Loopback processing does not work

  • Article

Applies To: Windows Server 2003, Windows Server 2003 R2, Windows Server 2003 with SP1, Windows Server 2003 with SP2

This topic explains how loopback processing alters the way GPOs are normally applied and provides tips for troubleshooting.

Loopback Processing

Loopback is an advanced Group Policy setting that is useful in scenarios where you are managing computers in closely managed environments, such as servers, kiosks, laboratories, classrooms, and reception areas. Loopback only works when both the user account and the computer account are in a Windows 2000 or later domain. Loopback does not work for computers joined to a workgroup. Setting loopback causes the User Configuration settings in GPOs that apply to the computer to be applied to every user logging on to that computer, instead of (in replace mode) or in addition to (in merge mode) the User Configuration settings of the user. This allows you to ensure that a consistent set of policies is applied to any user logging on to a particular computer, regardless of their location in Active Directory. Loopback is controlled by the User Group Policy loopback processing mode setting, which is located under Computer Configuration\Administrative Templates\System\Group Policy in Group Policy Object Editor (GPMC).

By default, a user's policy settings come from the set of GPOs that are applied to the user object in Active Directory. During Group Policy processing on the client, the Group Policy engine assembles an ordered list of GPOs from the site, domain, and all organizational units for that user object.

Loopback can be set to Not Configured, Enabled, or Disabled. In the Enabled state, loopback can be set to Merge or Replace. In either case the user only receives user-related policy settings.
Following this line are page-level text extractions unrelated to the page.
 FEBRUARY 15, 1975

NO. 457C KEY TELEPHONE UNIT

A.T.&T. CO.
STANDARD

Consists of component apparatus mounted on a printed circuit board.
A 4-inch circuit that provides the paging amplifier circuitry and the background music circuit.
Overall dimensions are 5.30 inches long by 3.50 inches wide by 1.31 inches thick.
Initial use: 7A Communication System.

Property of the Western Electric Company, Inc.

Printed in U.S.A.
  • Loopback with Replace—In the case of Loopback with Replace, the GPO list for the user is replaced in its entirety by the GPO list that is already obtained for the computer at computer startup. The User Configuration settings from this list are applied to the user.

  • Loopback with Merge—In the case of Loopback with Merge, the Group Policy object list is a concatenation. The default list of GPOs for the user object is obtained, as normal, but then the list of GPOs for the computer (obtained during computer startup) is appended to this list. Because the computer's GPOs are processed after the user's GPOs, they have precedence if any of the settings conflict.
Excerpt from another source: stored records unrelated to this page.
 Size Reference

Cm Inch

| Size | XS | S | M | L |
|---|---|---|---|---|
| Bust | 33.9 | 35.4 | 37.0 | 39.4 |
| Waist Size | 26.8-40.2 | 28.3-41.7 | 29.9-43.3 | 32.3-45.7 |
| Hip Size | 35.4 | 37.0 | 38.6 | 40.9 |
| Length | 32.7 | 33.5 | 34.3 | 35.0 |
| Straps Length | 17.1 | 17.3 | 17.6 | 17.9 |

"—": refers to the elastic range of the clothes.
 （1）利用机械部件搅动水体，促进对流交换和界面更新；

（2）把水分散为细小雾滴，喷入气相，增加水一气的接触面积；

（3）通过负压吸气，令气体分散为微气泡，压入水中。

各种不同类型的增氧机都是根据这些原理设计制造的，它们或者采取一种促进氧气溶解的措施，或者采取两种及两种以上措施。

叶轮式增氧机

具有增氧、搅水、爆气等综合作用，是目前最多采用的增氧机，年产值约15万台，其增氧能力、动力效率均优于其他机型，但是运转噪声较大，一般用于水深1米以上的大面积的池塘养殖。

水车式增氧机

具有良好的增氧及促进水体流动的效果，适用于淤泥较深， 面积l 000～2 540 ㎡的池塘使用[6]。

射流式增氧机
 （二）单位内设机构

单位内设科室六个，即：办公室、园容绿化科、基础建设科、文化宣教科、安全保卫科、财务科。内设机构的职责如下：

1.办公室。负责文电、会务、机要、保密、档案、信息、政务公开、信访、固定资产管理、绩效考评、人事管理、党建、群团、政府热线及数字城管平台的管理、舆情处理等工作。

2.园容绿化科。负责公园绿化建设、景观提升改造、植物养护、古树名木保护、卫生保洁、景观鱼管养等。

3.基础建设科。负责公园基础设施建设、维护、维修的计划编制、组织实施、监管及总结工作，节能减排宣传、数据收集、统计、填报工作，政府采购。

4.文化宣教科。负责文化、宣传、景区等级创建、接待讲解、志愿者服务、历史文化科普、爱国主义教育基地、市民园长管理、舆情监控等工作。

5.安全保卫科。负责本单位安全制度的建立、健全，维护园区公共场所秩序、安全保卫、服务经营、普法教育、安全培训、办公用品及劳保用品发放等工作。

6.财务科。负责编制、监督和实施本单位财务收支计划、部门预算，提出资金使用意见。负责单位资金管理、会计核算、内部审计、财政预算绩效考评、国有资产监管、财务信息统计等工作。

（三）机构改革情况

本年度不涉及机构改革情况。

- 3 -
To find out whether loopback processing was applied when Group Policy was evaluated on the client, look in the Group Policy Results report under Computer Configuration\Administrative templates\System\Group Policy on the Settings tab.

Troubleshooting Loopback Processing

  • If the loopback processing is appropriate for this client you might need to educate the users so they know what to expect.

  • If loopback is desired and it appears that it is not being applied, first verify the loopback policy setting (which is a computer configuration policy) has been applied to the computer through an appropriate GPO.

  • For specific information about troubleshooting loopback replace in a cross-forest environment, see Loopback Replace does not work in cross forest environment.